A is an adjacency matrix of a transaction network and is expressed as A epsilon R^n×n. X is a node characteristic, and can be used as X belonging to R^n×dWhere d represents the dimension of the feature and n represents the total number of nodes. y represents whether the target node is a phishing account, y-1 represents that the target node is a phishing account, and y-0 represents that the target node is not a phishing account.

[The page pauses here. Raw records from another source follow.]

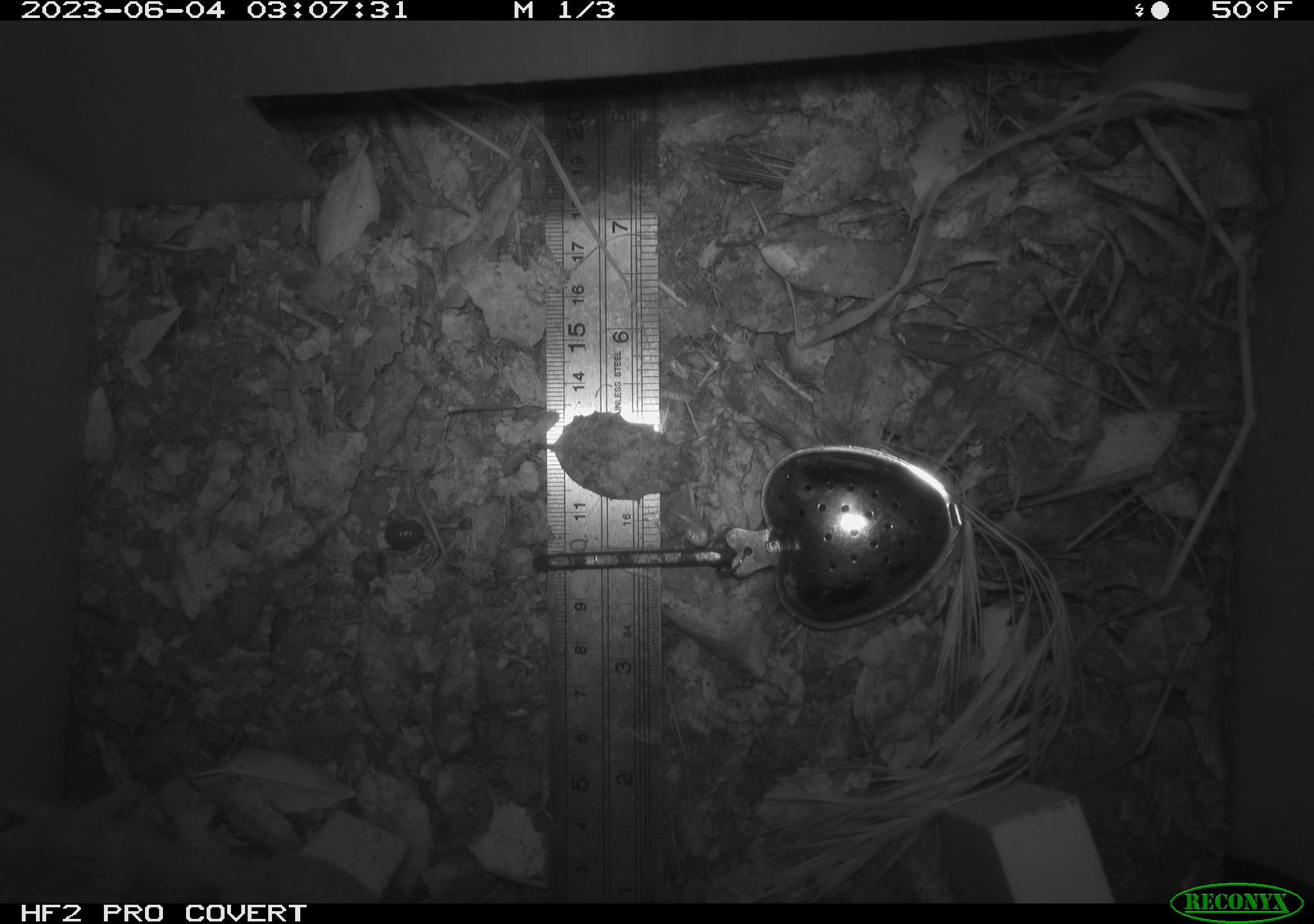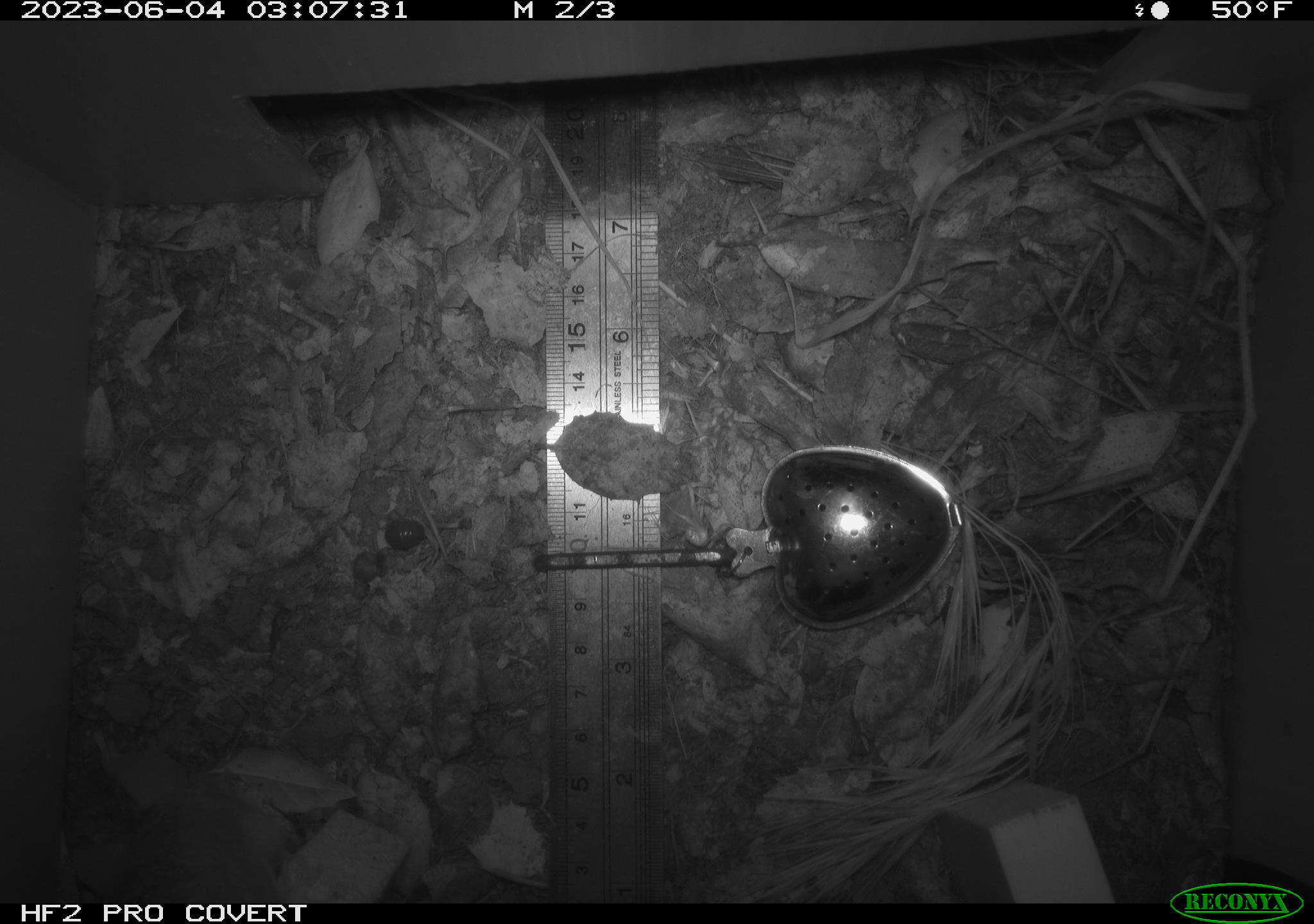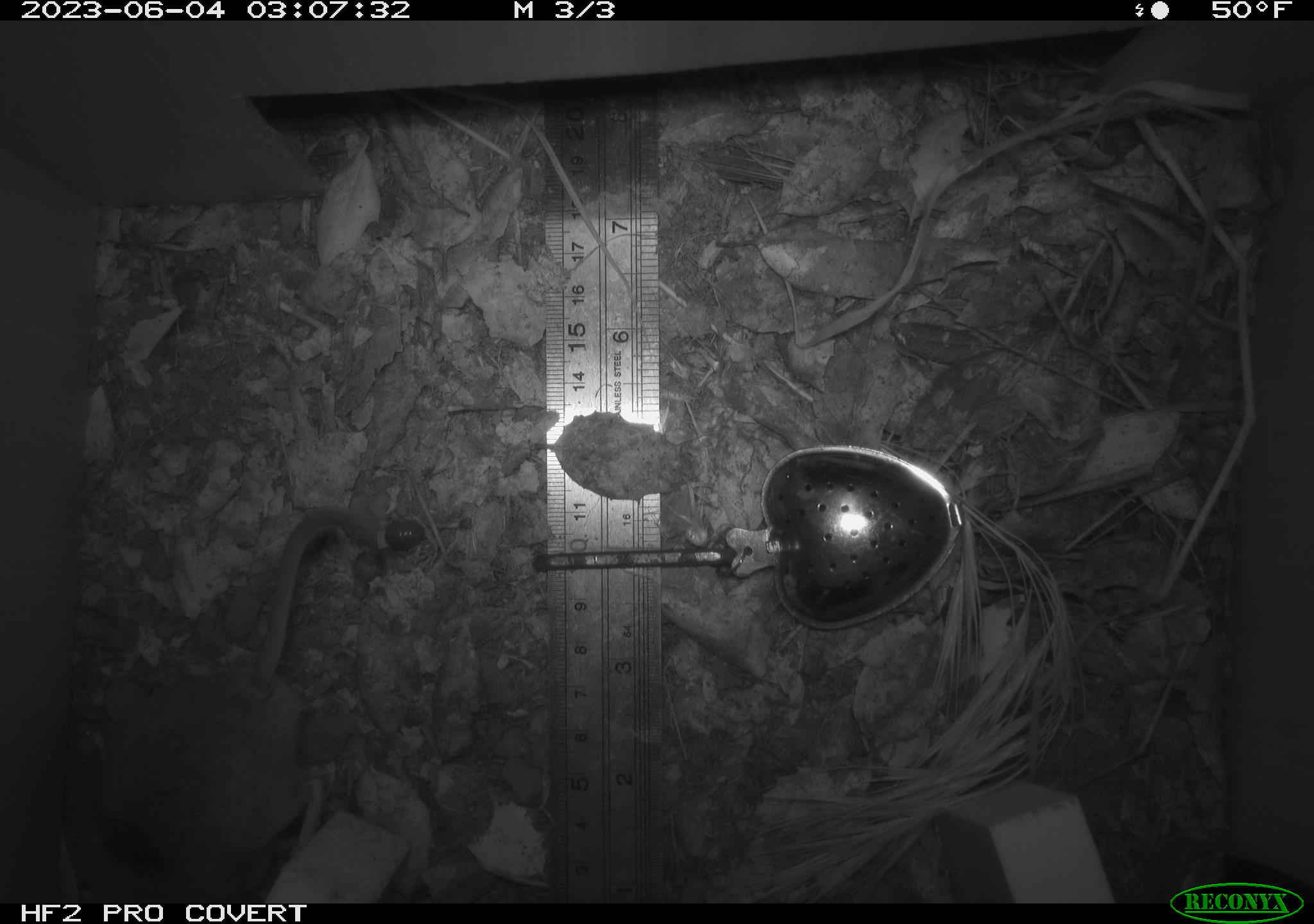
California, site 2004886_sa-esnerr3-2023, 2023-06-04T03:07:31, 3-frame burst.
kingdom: Animalia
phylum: Chordata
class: Mammalia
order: Rodentia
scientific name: Rodentia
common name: mouse species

S3.2: by using the graph convolutional layer automatic aggregation node field information of the Chebyshev GCN, the convolutional layer form of the Chebyshev GCN is defined as:

wherein, beta_kAre coefficients corresponding to the Chebyshev polynomial, these parameters will be updated iteratively in the training, and X is the node feature vector of the second order trading network.

Is a Chebyshev polynomial of order k due to T_k(x) Cos (k. arccos (x)), hence the diagonal matrix of eigenvalues

Needs to be fixed at [ -1,1 [)]In between, expressed as:

where lambda is_maxIs obtained by a power iteration method, and L is a Laplace matrix

The advantage of such a transformation is that the computation process does not need to perform the eigenvector decomposition anymore. Since the extracted second-order transaction subgraph is a directed network, the laplacian matrix is transformed to:

where a is the adjacency matrix of the transaction subgraph,

is the sum of the adjacency matrix and its transpose,

is a deformed adjacency matrix

The degree matrix of (2) is a diagonal matrix. σ () is the activation function, and ReLu () max (0,) is chosen as the activation function.

In the actual operation process, the property of the Chebyshev polynomial can be utilized to obtain the recursion:

the scheme adopts two layers of Chebyshev GCN to aggregate neighborhood information of the target node, and the transaction subgraph feature extracted by taking the target account u as the center is represented as o_u＝gs。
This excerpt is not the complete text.